Die Akzeptanz von KI gilt jedoch für eine Mehrheit nur, solange Menschen und menschliche Entscheidungen nicht völlig verdrängt werden. Das zeigt ein Blick auf die Kandidatenauswahl im Bewerbungsprozess: Gibt die KI bei der Bewertung der schriftlichen Bewerbungsunterlagen lediglich eine Empfehlung, liegt die Zustimmung dafür bei 63 Prozent. Entscheidet die KI autonom über die schriftliche Bewerbung, sinkt die Zustimmung auf 25 Prozent.

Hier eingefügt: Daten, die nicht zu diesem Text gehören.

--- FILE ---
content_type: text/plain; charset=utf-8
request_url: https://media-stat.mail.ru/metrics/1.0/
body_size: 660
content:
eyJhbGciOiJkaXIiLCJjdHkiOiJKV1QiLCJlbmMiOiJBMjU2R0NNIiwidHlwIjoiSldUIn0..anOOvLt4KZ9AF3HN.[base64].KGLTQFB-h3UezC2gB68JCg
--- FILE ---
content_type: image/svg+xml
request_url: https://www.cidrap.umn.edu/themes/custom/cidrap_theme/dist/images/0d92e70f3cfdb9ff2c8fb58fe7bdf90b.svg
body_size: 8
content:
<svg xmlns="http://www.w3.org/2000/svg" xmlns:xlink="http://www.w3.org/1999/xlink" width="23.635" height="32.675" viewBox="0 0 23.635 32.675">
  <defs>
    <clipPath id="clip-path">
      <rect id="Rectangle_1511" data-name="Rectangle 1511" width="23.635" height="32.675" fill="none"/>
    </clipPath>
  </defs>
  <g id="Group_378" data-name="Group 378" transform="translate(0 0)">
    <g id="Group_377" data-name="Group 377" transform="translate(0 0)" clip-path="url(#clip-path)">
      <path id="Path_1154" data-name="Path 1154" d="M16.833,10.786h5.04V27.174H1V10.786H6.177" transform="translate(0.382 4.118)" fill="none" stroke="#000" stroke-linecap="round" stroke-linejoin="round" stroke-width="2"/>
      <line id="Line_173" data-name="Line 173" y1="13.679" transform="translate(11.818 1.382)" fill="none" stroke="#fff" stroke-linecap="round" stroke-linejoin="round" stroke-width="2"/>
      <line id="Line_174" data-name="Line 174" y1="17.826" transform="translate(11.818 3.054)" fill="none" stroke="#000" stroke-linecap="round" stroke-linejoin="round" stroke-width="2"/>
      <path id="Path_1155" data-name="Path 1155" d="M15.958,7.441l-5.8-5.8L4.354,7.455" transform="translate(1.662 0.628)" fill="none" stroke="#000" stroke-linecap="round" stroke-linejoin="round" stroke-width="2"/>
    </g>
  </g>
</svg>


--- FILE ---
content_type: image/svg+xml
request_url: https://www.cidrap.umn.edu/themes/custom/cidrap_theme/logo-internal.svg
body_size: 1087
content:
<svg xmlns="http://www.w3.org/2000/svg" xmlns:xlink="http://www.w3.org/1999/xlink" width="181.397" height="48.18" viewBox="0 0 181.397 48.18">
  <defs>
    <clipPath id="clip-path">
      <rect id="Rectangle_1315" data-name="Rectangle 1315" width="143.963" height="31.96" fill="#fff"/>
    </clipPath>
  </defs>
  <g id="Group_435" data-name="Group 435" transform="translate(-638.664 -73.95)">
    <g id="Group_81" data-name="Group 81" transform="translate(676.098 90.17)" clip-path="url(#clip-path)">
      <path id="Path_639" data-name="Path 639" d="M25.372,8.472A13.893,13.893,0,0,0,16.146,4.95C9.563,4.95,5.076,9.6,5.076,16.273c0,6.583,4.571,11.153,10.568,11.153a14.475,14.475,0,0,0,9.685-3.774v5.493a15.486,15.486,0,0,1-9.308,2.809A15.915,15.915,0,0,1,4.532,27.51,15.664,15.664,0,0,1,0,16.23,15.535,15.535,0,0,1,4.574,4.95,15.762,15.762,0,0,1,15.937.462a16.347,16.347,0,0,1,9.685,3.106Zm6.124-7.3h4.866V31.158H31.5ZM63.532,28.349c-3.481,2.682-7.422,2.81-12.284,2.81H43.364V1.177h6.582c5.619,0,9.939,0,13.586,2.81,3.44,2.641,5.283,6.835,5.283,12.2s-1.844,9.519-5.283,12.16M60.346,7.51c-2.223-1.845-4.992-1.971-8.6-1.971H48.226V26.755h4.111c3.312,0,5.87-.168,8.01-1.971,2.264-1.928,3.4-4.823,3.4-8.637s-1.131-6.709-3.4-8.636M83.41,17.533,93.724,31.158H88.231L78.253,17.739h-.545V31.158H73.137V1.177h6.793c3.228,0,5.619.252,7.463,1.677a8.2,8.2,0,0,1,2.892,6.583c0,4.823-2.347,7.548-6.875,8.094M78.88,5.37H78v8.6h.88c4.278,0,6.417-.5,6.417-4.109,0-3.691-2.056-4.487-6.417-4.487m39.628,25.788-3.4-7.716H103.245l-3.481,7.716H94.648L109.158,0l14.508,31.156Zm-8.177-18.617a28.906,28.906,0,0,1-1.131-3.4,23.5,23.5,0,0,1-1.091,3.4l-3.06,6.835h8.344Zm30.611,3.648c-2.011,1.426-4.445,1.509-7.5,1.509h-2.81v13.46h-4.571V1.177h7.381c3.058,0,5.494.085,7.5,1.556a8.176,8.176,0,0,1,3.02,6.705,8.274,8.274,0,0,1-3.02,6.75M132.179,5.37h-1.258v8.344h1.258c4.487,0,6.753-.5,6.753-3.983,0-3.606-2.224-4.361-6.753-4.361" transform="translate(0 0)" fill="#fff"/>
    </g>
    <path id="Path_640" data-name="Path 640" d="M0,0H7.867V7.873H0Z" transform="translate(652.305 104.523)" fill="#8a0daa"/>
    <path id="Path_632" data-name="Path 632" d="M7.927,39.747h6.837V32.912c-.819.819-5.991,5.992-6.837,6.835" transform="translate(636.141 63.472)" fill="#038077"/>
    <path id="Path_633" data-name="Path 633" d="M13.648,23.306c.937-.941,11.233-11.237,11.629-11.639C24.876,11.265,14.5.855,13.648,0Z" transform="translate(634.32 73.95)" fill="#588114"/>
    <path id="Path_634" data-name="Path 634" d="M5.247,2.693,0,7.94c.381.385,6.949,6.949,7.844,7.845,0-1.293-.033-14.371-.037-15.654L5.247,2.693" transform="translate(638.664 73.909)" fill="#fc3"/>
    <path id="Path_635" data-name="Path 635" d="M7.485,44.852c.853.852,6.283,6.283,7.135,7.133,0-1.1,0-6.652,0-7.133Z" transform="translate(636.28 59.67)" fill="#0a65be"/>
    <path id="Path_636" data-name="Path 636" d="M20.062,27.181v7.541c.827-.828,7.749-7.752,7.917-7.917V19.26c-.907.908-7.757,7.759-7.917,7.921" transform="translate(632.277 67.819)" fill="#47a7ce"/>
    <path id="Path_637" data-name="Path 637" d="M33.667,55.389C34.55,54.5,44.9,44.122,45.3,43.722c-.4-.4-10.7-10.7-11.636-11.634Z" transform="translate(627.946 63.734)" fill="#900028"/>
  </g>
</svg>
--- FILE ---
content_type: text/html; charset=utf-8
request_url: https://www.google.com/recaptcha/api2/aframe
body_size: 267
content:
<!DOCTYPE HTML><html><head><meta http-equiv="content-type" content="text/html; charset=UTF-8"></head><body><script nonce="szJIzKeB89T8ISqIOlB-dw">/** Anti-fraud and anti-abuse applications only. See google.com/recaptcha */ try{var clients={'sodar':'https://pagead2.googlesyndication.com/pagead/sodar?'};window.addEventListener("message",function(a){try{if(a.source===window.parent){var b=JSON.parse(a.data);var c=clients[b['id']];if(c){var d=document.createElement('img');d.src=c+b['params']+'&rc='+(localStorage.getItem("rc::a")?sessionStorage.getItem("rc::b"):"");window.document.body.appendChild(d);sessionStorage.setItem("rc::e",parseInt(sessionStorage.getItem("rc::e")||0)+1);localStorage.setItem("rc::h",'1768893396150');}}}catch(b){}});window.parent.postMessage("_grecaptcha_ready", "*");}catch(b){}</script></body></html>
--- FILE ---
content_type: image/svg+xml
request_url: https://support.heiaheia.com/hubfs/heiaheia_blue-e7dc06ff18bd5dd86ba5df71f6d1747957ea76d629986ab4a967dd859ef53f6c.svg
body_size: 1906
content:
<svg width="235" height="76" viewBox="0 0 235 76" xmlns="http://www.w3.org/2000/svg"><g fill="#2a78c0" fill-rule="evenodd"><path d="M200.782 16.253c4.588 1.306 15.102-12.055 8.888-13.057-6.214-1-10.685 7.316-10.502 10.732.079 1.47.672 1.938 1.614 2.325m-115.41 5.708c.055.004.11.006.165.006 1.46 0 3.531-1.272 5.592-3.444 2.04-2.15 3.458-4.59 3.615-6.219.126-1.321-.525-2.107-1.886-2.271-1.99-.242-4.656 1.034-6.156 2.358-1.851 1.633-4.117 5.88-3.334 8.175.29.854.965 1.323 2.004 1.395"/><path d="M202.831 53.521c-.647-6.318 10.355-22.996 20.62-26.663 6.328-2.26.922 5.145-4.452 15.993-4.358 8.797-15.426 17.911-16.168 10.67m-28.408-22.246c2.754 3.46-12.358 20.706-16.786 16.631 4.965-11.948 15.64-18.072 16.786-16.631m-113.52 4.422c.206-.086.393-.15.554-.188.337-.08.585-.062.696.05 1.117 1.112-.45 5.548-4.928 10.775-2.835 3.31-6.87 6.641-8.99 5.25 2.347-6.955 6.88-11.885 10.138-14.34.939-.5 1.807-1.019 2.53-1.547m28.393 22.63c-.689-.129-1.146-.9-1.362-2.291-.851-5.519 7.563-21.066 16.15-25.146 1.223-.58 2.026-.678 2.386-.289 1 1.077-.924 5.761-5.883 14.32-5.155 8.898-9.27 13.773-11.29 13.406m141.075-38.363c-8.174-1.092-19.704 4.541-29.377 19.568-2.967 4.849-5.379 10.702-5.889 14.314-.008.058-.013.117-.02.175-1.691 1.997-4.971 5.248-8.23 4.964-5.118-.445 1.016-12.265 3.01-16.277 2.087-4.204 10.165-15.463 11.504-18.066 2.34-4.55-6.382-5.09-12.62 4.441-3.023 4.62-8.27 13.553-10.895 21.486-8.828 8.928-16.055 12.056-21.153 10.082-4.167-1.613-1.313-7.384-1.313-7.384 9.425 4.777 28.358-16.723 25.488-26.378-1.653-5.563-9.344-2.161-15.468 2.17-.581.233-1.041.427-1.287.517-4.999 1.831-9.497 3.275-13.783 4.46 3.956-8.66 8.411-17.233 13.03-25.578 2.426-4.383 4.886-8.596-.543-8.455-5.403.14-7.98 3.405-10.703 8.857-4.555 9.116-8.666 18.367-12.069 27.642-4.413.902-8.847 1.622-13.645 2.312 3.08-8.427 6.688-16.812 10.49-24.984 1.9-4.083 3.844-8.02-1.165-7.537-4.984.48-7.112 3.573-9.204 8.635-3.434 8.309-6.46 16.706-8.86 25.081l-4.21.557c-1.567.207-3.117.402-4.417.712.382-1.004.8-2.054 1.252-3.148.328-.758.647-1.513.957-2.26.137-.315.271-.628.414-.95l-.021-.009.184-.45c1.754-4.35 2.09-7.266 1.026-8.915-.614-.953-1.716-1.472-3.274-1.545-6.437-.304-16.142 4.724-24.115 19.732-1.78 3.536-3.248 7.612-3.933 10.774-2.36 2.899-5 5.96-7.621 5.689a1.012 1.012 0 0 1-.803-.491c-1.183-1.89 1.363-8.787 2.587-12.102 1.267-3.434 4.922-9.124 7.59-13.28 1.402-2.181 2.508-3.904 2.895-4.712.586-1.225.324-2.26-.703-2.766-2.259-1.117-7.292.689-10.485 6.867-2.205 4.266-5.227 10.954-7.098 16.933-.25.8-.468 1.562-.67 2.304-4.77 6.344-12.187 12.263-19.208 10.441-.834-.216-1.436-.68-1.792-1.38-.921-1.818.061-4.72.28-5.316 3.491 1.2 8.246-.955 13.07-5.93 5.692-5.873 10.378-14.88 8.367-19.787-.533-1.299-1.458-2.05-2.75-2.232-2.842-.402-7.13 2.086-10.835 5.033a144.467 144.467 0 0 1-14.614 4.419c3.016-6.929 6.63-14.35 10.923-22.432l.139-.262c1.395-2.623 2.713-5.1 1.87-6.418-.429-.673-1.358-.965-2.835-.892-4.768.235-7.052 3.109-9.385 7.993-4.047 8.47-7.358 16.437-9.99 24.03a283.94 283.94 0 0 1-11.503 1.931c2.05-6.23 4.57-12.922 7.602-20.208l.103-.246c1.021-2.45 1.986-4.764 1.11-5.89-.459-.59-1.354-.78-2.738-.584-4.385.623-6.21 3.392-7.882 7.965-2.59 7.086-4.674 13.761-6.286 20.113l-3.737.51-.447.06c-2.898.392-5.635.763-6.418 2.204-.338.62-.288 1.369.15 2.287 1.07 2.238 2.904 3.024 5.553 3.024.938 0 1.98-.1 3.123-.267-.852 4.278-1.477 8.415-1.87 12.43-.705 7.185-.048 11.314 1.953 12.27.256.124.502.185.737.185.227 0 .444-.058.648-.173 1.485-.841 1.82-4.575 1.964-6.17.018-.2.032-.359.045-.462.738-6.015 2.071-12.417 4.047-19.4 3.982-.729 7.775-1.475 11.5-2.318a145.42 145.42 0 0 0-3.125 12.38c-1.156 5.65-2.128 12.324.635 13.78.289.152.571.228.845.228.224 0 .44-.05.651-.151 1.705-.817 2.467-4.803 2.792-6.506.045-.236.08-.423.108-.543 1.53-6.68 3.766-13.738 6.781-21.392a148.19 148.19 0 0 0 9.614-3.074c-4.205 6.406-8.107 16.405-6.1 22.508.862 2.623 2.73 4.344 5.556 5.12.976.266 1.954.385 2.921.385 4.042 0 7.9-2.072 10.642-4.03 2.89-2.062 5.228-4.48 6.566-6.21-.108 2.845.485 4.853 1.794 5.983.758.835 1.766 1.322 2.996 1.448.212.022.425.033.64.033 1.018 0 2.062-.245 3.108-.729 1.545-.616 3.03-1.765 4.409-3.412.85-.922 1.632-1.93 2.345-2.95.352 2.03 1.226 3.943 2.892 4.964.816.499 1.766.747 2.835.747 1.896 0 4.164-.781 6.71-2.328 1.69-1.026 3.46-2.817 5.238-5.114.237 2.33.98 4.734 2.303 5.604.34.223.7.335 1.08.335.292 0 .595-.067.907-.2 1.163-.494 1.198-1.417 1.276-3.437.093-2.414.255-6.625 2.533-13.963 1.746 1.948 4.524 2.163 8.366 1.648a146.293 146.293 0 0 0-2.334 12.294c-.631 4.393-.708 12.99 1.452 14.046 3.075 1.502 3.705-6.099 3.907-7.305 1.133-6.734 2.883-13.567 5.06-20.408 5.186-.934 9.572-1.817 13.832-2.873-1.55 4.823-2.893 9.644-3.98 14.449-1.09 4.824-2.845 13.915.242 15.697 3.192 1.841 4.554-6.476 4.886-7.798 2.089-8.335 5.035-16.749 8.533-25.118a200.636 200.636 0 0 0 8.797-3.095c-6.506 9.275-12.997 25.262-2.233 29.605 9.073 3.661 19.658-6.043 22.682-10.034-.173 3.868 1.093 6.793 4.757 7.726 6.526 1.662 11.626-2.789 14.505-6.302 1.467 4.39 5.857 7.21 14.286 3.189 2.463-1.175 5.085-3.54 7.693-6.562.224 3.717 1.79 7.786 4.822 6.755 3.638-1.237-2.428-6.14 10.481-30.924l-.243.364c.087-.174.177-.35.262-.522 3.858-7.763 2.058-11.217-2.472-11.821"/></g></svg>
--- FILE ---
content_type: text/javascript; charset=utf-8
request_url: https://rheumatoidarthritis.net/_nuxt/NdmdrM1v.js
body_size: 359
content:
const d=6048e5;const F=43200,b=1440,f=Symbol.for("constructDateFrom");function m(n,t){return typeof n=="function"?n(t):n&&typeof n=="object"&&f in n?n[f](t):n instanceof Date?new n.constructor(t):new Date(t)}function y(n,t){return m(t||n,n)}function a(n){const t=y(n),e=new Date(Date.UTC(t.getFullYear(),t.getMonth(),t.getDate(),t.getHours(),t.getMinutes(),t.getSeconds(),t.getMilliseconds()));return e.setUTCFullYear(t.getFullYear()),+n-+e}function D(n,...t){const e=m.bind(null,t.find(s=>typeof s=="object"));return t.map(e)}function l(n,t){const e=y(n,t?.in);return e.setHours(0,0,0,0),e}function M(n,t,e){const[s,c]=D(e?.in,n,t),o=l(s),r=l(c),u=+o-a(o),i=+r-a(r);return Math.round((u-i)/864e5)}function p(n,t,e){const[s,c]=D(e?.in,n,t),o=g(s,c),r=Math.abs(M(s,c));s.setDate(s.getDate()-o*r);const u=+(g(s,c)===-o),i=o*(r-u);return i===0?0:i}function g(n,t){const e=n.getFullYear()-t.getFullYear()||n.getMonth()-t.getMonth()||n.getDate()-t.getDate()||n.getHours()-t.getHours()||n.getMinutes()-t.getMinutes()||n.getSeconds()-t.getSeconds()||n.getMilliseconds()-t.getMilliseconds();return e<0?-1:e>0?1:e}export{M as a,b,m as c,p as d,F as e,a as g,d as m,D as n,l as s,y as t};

KI im Bewerbungsprozess: Fünf Empfehlungen

Auf Basis der Studienergebnisse geben die Studienautoren fünf Ratschläge zum Umgang mit künstlicher Intelligenz im Bewerbungsprozess und im HR-Management:

  1. Verzichten Sie auf das Anschreiben
    Da immer mehr Bewerberinnen und Bewerber ChatGPT oder eine andere generative KI nutzen, um das Anschreiben zu erstellen, ist es nicht mehr ratsam, dieses für eine Bewerbung anzufordern. Schon lange sehen Eignungsdiagnostiker das Anschreiben für eine Kandidatenauswahl kritisch. In absehbarer Zeit dürfte es keinerlei Rückschlüsse mehr auf die Motive oder die Persönlichkeit zulassen, sondern eher auf das KI-Know-how von Stellensuchenden.
      
  2. Nutzen Sie KI für das Recruiting – aber gut überlegt
    Die Anwendung von KI für das Recruiting lässt sich nicht mehr aufhalten. Dennoch sollten Arbeitgeber besonnen vorgehen und auch den Datenschutz nicht aus den Augen verlieren. Schon manche gehypte KI-Anwendung in der Personalauswahl hat sich als nicht ausreichend evaluiert entpuppt. Strenge Maßstäbe sind notwendig sowie ein ausreichendes Testverfahren, das auch unbewusste Biaswirkungen miteinbezieht.
      
  3. Behalten Sie Akzeptanzschwellen im Auge
    Stellensuchende finden es o.k., wenn Arbeitgeber beim derzeitigen Stand der KI-Entwicklung künstliche Intelligenz als Entscheidungshilfe verwenden. Aber nur die wenigsten halten es für in Ordnung, wenn KI als autonome Entscheidungsinstanz oder Ersatz für menschliche Interaktion eingesetzt wird.
      
  4. Sorgen Sie für Transparenz
    Zur Akzeptanz von KI-Anwendungen gehört auch, dass die Stellensuchenden angemessen darüber informiert werden, in welcher Form KI im Bewerbungsprozess zum Einsatz kommt. Auch wenn das Risiko besteht, dass ein Teil der Bewerberinnen und Bewerber den Einsatz von KI auf Arbeitgeberseite mit einem eigenen Einsatz von KI in ihrer Bewerbung beantworten wird.
      
  5. Leiten Sie eine KI-Offensive in der Personalentwicklung ein
    Auch außerhalb des Recruitings wird die Arbeitswelt massiv vom Vordringen von KI-Anwendungen berührt. Deshalb ist eine sorgfältige und unternehmensindividuelle Analyse der Potenziale und Risiken vonnöten. Mit Qualifizierungsmaßnahmen kann aus dem "KI-Risiko" ein Mittel gegen den Fachkräftemangel werden.